Why does it seem that the time and care devoted to meal prep is directly proportional to the amount of said meal that ends up on the floor? Take this recent dinner as a case study: fresh kale, lovingly sautéed with carrots and organic ground turkey, tossed with homemade marinara sauce, served over organic whole wheat rotini and delicately sprinkled with ground parmesan reggiano. If there was a season of Top Chef expressly devoted to toddler meals, that dish would have carried me right through to the finale. Provided, of course, the judges panel did not also fill up on apple juice prior to deliberation. A lovely little plate indeed. A lovely little plate that hit the floor faster than a fat kid who dropped a Twinkie.

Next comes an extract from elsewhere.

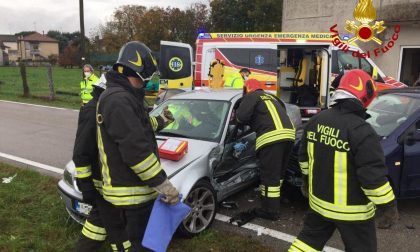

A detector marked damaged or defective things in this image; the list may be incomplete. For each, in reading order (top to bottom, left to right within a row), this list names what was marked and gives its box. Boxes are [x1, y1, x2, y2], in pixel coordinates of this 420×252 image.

shattered windshield [150, 98, 230, 142]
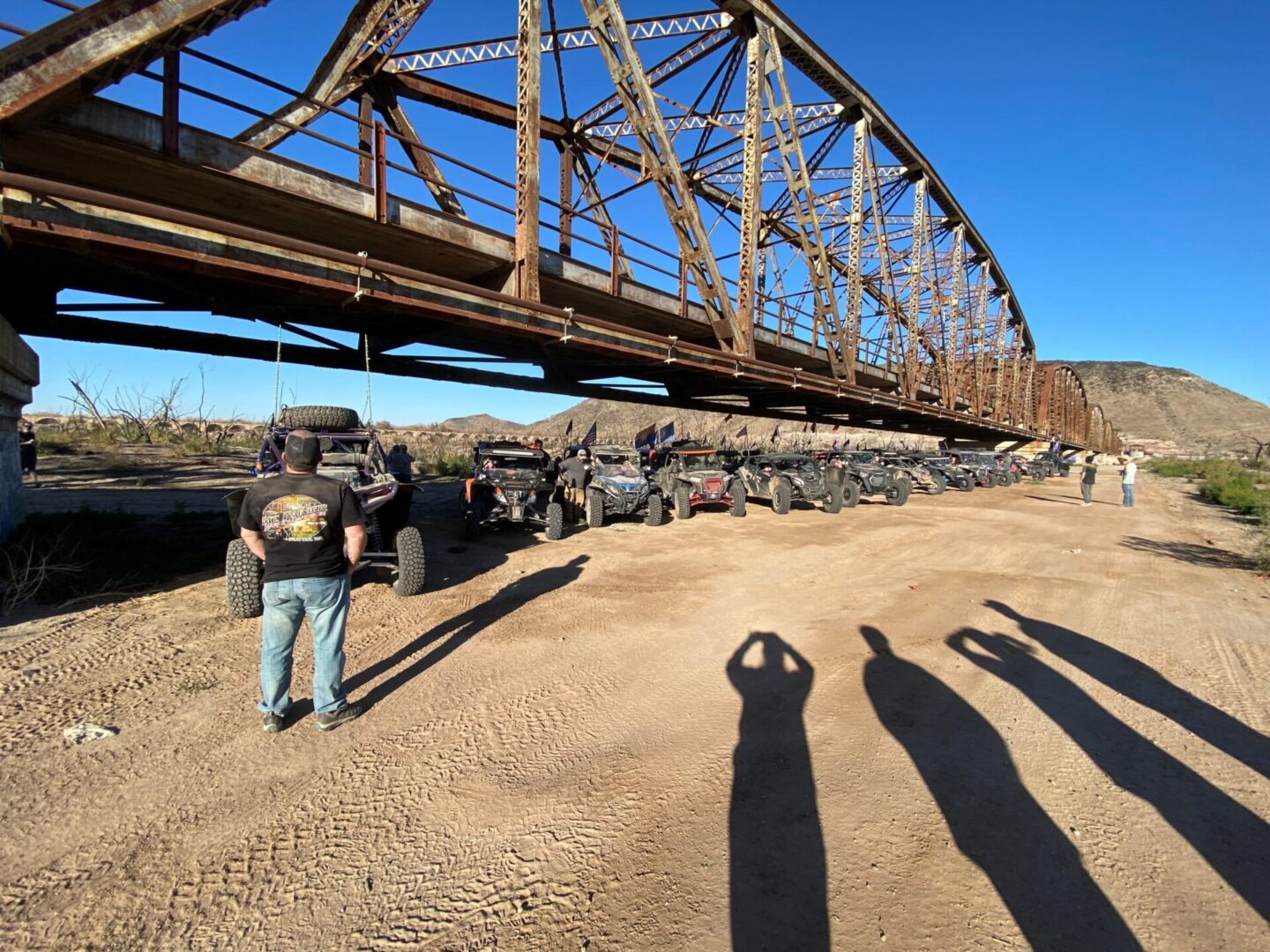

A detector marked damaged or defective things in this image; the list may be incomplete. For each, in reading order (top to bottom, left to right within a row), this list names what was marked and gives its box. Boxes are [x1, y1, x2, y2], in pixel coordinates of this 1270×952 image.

If it comes in stick, tot or nugget form – he’s all in. Anything fresh, homemade or (appalled gasp!) GREEN and you can just forget it. I present him with the plate and wait for that knowing grin that says, “Listen lady, you and I both know how this is going to end.” I know I’m no slouch in the kitchen, so I’ve managed to avoid taking it as a personal attack on my culinary skills. But I’m starting to think no good can come of cooking. Let’s face it, homemade crap is just messier. And messy equals fun! Pasta with red sauce? Splat! Cheesy garlic mashed potatoes? Fling! Whole wheat vegetable quinoa salad? Well that shit may as well be confetti. (Seriously, still finding the remnants of this one whenever I clean the floor. I imagine strippers have similar issues with body glitter.) But still, my fighting spirit won’t let me throw in the dish towel. Even if my meals will always be David to a chicken nugget-y Goliath. At least the dog will always be well-fed, while my kitchen floor gently weeps.
From time to time, I find myself at one of those parenting crossroads that drives me to internet in search of advice. More often than not, you’ll find a wealth of information from every school of parenting imaginable. As a person with no clear cut parenting philosophy, I tend to find this Old Country Buffet of ideas extremely appealing. A little of this, a little of that, hit the make your own sundae bar and BAM you’re done! But occasionally the most innocuous of questions will lead you down the rabbit hole of stupid, through the looking glass of crazy. When my son was just shy of a year old, I set off on such a quest to find a way to curb his incessant biting. Here are just a few of the tasty little nuggets of wisdom the World Wide Web had to offer:
1.) Bite him back. This one was actually the most frequently offered solution. This eye for an eye, bite mark for slobbery bite mark approach was just a bit too biblical for me. Seemed like a gateway to summoning plagues of locusts onto his pack and play. Pass.
2.) Flick his ear. But they’re so cuuuuuuuuute!!!! Physical reprimands just aren’t part of my parenting repertoire. No thank you. Besides, just look at the itty bitty things!
3.) Redirection. This one sounded a bit more reasonable, but logistically it seemed unlikely. “Pardon me, son. I can’t help but notice you latched onto my shoulder like a lamprey. But perhaps I could interest you in a warm scone and the new issue of Architectural Digest?” Just didn’t see it going down like that. Next…
4.) Offer him teriyaki flavored beef jerky. Because hickory smoked will only feed his bloodlust? Are you kidding me with this? Am I raising some sort of wolf man whose incisors must tear flesh asunder? Once I start solving my parenting woes with cured meats the issue at hand becomes much greater. Forget it.
In the end, we went with a firmly administered “No no! No biting!” coupled with impotently enforced time outs. I’m sure we can attribute the end of the biting to the natural sunset of yet another odd baby phase. But I can say for certain it was definitely not the product of retaliatory biting or dried beef products. So in case you’re keeping score, that’s parents – 1 internet – 0.